*YOUR TASKS*:
1) Answer these from the blog post about professional wrestling:
(a) Who made the documentary Beyond the Mat?
(b) Which former world champion killed his family and himself?
(c) What does the writer call professional wrestling in the opening paragraph?
2) Copy the stretch from "Truth is I’m" through "and their employers." in the blog post about professional wrestling, swapping "combatants" for "contestants".
3) Summarize the blog post about professional wrestling in two sentences.

--- start QUOTED PASSAGE ---

If you’re a regular reader you’re probably wondering why an intellectual giant like myself is reviewing a wrestling DVD. You’re probably also wondering how you lucked onto such an insightful blog, thanking whatever lord you pray to for bringing you my radiant musings. I hope by now you realize that I’m kidding about my gargantuan intelligence; I still hold that my musings are radiant, bringing joy to the miniscule masses that read this. However, I still have to get to why I’m writing about professional wrestling, an example of the lowest form of entertainment on earth.
Truth is I’m a closet wrestling fan. I love the simplicity of the storylines, the psychology of a great match, and, of course, the violence. Barry Blaustein, the filmmaker responsible for the excellent documentary Beyond the Mat, claims professional wrestling is, “theater at its most base,” and I believe his sentiment is highly accurate. It’s a stripped down version of theater, mixing the excitement of drama or comedy with spectacle. Like the gladiatorial exhibitions of ancient Rome, professional wrestling pits two or more combatants against each other – except wrestling is phony. Aside from a few tragic instances (Owen Hart) the performers don’t die. Of course many professional wrestlers die young but it’s because the demands made by both the audience and their employers.
Even though pro wrestling is completely fake the day in/day out bouts take their toll on the performers. Most implement drugs, for both rehabilitation and appearance, and many succumb to addiction, destroying their bodies and health for short-term fame. Performers like Eddie Guerrero, Bam Bam Bigelow, and others died quite young because the damages inflicted by years of performing and narcotic maintenance. Others like former world champion Chris Benoit, who killed his family and himself, suffered from habitual drug abuse and unchecked concussions, leading to the tragic events of a few years ago. Some never get anywhere, meandering through the annals of independent wrestling promotions. Unfortunately most aspiring professional wrestlers never get far and there’s not much room on the top.

--- end QUOTED PASSAGE ---
--- start DATA LINES ---

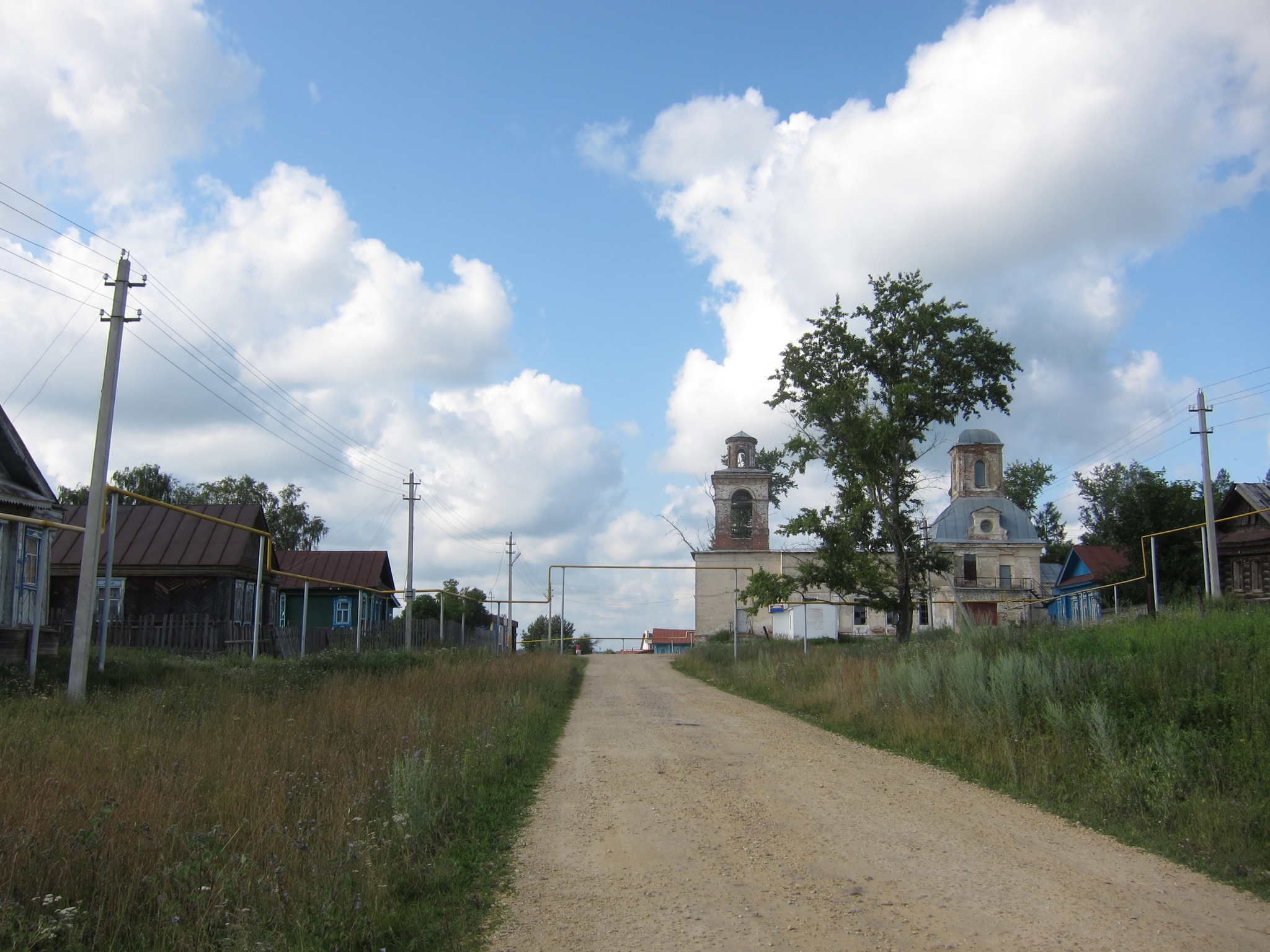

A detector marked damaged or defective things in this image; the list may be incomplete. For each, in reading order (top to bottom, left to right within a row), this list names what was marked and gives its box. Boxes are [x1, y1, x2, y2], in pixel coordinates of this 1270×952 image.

rusty metal roof [50, 503, 267, 571]
rusty metal roof [275, 548, 393, 594]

--- end DATA LINES ---

*ANSWERS TO THE PROBLEMS*:
1)
(a) Barry Blaustein
(b) Chris Benoit
(c) An example of the lowest form of entertainment on earth

2)
Truth is I’m a closet wrestling fan. I love the simplicity of the storylines, the psychology of a great match, and, of course, the violence. Barry Blaustein, the filmmaker responsible for the excellent documentary Beyond the Mat, claims professional wrestling is, “theater at its most base,” and I believe his sentiment is highly accurate. It’s a stripped down version of theater, mixing the excitement of drama or comedy with spectacle. Like the gladiatorial exhibitions of ancient Rome, professional wrestling pits two or more contestants against each other – except wrestling is phony. Aside from a few tragic instances (Owen Hart) the performers don’t die. Of course many professional wrestlers die young but it’s because the demands made by both the audience and their employers.

3) The writer, a closet wrestling fan reviewing a wrestling DVD, loves the sport's simple storylines, match psychology and violence, and agrees with Barry Blaustein that it is "theater at its most base." Although the bouts are fake, they take a heavy toll on the performers, many of whom turn to drugs, and some, such as Eddie Guerrero and Chris Benoit, came to tragic ends.